Она у Шевченко и "голенастая, как цапля" и "трясет головою". Словом, поиздевался поэт над женщиной, страдающей нервной болезнью. Это — благородно? Поэма по рукам ходила по всему Петербургу. Император ее знал, конечно, но даже пальцем не пошевельнул, чтобы хоть как-то приструнить хама!
Жаль, что я в то время не знал воспоминаний малоросса Г. П. Данилевского о разговорах с Гоголем. Однажды речь зашла о Шевченко, и Гоголь как бы возразил Тарасу на его выпады против императорской четы:
"— Нам, малороссам и русским, нужна одна поэзия, спокойная и сильная, — продолжал Гоголь, останавливаясь у конторки и опираясь на нее спиной. — Нетленная поэзия правды, добра и красоты. Она не водевильная, сегодня только понятная побрякушка и не раздражающий личными намеками и счетами рыночный памфлет. Поэзия — голос пророка… Ее стих должен врачевать наши сомненья, возвышать нас, поучая вечным истинам любви к ближнему и прощения врагам. Это труба пречистого архангела…
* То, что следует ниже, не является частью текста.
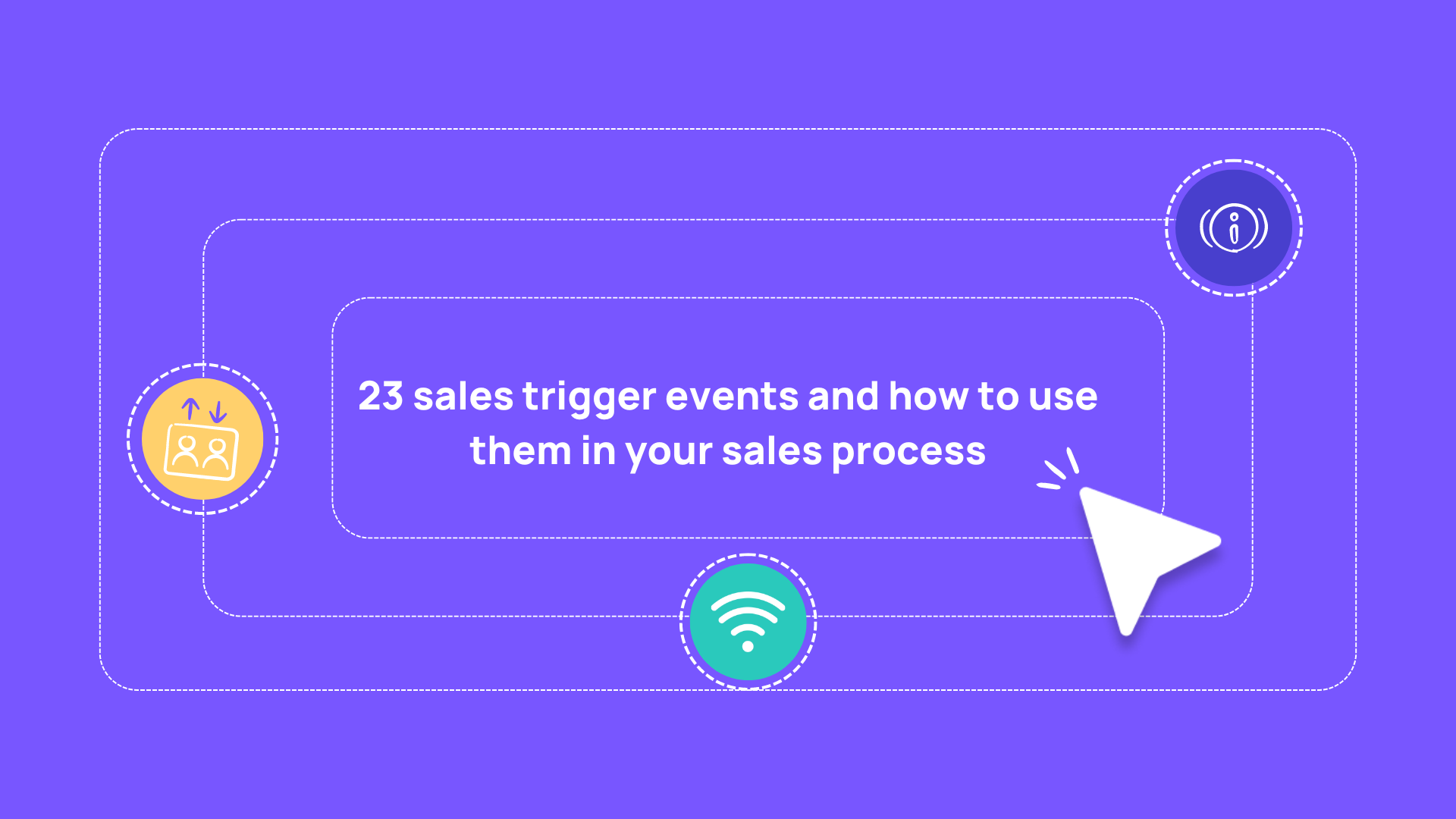 23 sales trigger events and how to use them in your sales process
Я знаю и люблю Шевченко, как земляка и даровитого художника. Мне удалось и самому кое-чем помочь в первом устройстве его судьбы. Но его погубили наши умники, натолкнув его на произведения, чуждые истинному таланту. Они все еще дожевывают европейские давно выкинутые жваки".
У Мыколы текли слезы. Он ничего не мог сказать, кроме как:
— Давай лучше выпьем за гениального Тараса!
— Гениального? — взвивался я.
— От молдаванина до финна на всех наречьях все молчит! — торжественно декламировал Мыкола, указуя пальцем в потолок.
— А ты помнишь нашего Пушкина, который, как ты говоришь, не дорос до Шевченко, как бы в ответ Тарасу он говорил другое:
Слух обо мне пройдет по всей Руси великой,
И назовет меня
всяк сущий в ней язык…
Я вскакивал, подбегал к книжным полкам, над которыми висела гипсовая маска кобзаря, хватал томик Пушкина, лихорадочно листал страницы.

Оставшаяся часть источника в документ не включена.